BRANO DI LETTURA:
'''

Come la dieta ed il microbiota influenzano l’IBD?

Malattie infiammatorie croniche intestinali, le IBD affliggono circa l’1,5% della popolazione in America e in Europa, con costi di gestione diretti e indiretti che incidono molto sui sistemi sanitari. Sia incidenza che prevalenza di IBD sono in aumento in tutto il mondo, specialmente nelle regioni industrializzate.

L’eziologia della patologia è ancora sconosciuta, tuttavia diversi studi supportano l’ipotesi che il suo esordio sia dovuto ad una combinazione e interazione di fattori genetici, immunitari e ambientali; in particolare questi ultimi sembrano essere fondamentali nell’innesco della patologia.

Nella recente review Nutrition, IBD and Gut Microbiota: A Review i ricercatori hanno analizzato i dati più recenti che collegano l’IBD alla dieta e al microbiota intestinale, per cercare di capire se c’è un nesso tra questi aspetti nell’insorgenza della malattia e nella remissione dei sintomi.

Come il microbiota influenza l’IBD?

Nelle patologie infiammatorie croniche intestinali i fattori genetici non sono i soli a giocare un ruolo chiave nell’insorgenza della patologia.

'''

ESTRATTI DEI DATI:
'''

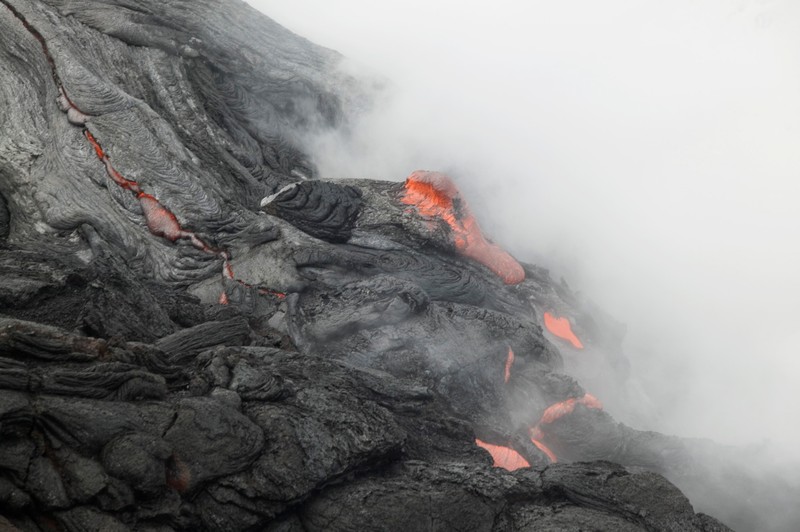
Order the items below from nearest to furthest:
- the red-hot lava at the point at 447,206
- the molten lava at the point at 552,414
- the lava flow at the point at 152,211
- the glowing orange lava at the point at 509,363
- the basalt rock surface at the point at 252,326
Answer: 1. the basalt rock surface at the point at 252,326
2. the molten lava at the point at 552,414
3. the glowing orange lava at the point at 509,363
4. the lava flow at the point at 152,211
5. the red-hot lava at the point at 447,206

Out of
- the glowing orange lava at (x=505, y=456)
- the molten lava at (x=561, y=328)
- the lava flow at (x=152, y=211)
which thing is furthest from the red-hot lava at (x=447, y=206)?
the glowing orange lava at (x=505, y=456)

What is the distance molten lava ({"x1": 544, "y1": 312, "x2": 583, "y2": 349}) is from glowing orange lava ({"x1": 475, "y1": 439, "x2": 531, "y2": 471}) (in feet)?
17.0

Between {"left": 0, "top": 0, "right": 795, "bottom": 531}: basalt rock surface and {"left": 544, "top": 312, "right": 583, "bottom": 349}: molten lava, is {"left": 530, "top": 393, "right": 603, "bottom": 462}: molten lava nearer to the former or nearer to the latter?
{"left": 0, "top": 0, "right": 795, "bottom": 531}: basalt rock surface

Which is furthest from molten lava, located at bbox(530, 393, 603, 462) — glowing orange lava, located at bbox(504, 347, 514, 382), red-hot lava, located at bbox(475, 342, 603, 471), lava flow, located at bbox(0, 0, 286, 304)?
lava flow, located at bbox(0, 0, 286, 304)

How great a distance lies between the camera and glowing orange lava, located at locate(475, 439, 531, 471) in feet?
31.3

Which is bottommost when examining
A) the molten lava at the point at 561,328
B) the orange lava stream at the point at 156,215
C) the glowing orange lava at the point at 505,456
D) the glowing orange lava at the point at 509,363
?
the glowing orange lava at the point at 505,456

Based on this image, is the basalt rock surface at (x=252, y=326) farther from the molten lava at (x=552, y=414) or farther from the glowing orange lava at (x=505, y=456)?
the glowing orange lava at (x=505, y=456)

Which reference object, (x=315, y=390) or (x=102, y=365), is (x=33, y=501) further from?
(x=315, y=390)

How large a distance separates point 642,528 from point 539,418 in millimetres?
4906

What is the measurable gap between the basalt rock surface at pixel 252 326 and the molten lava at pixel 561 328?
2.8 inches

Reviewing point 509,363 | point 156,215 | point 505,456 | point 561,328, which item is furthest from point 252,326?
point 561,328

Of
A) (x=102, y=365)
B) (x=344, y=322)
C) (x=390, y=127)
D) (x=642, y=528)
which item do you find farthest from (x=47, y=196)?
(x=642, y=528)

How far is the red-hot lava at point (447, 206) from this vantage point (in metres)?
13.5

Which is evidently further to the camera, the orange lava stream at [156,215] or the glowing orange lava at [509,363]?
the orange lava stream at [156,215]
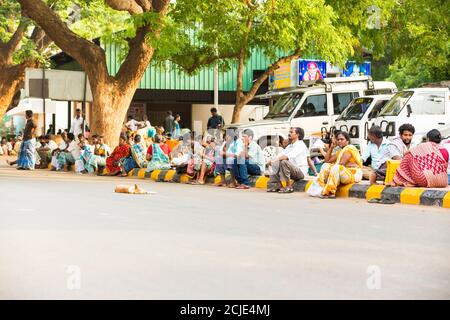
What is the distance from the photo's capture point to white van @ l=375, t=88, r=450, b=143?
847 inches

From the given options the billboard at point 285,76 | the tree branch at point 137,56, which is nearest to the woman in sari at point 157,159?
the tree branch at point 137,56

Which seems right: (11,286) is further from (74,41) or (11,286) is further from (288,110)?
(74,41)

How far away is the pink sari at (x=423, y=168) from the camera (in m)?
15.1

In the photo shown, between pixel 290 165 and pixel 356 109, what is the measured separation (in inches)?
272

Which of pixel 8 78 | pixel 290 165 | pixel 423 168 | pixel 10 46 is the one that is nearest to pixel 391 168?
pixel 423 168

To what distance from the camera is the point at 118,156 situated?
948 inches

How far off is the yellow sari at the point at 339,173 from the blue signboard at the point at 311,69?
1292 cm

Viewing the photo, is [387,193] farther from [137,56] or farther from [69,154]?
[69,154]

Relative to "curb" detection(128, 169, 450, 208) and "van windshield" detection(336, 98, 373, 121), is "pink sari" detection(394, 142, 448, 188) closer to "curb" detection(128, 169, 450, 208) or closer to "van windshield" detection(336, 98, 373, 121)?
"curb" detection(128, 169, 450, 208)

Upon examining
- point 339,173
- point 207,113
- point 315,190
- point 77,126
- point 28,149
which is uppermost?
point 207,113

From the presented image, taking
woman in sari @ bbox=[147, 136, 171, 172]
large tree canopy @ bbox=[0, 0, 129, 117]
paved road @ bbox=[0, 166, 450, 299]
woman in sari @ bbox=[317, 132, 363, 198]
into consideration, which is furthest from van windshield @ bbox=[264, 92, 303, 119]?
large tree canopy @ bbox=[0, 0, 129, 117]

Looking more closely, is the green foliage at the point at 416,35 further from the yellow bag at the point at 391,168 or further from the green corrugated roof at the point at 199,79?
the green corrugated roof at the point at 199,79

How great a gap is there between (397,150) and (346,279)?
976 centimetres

'''

ESERCIZIO A: Secondo il brano sulle IBD, quale percentuale della popolazione in America e in Europa è colpita da queste malattie?
ESERCIZIO B: Trascrivi parola per parola il brano sulle IBD, partendo da "Come la dieta" e terminando con "nell’innesco della patologia.".
ESERCIZIO C: Indica se ciascuna affermazione concorda con il brano sulle IBD, rispondendo sì o no e citando le parole decisive del brano: (i) l’eziologia delle IBD è ancora sconosciuta; (ii) incidenza e prevalenza delle IBD sono in calo nelle regioni industrializzate; (iii) i fattori genetici sono i soli a giocare un ruolo chiave nell’insorgenza delle IBD.
Le voci non hanno alcun ruolo in questo lavoro.

RISULTATO A: Le IBD colpiscono circa l’1,5% della popolazione in America e in Europa.

RISULTATO B:
Come la dieta ed il microbiota influenzano l’IBD?

Malattie infiammatorie croniche intestinali, le IBD affliggono circa l’1,5% della popolazione in America e in Europa, con costi di gestione diretti e indiretti che incidono molto sui sistemi sanitari. Sia incidenza che prevalenza di IBD sono in aumento in tutto il mondo, specialmente nelle regioni industrializzate.

L’eziologia della patologia è ancora sconosciuta, tuttavia diversi studi supportano l’ipotesi che il suo esordio sia dovuto ad una combinazione e interazione di fattori genetici, immunitari e ambientali; in particolare questi ultimi sembrano essere fondamentali nell’innesco della patologia.

RISULTATO C:
(i) Sì: "L’eziologia della patologia è ancora sconosciuta".
(ii) No: "Sia incidenza che prevalenza di IBD sono in aumento in tutto il mondo, specialmente nelle regioni industrializzate".
(iii) No: "i fattori genetici non sono i soli a giocare un ruolo chiave nell’insorgenza della patologia".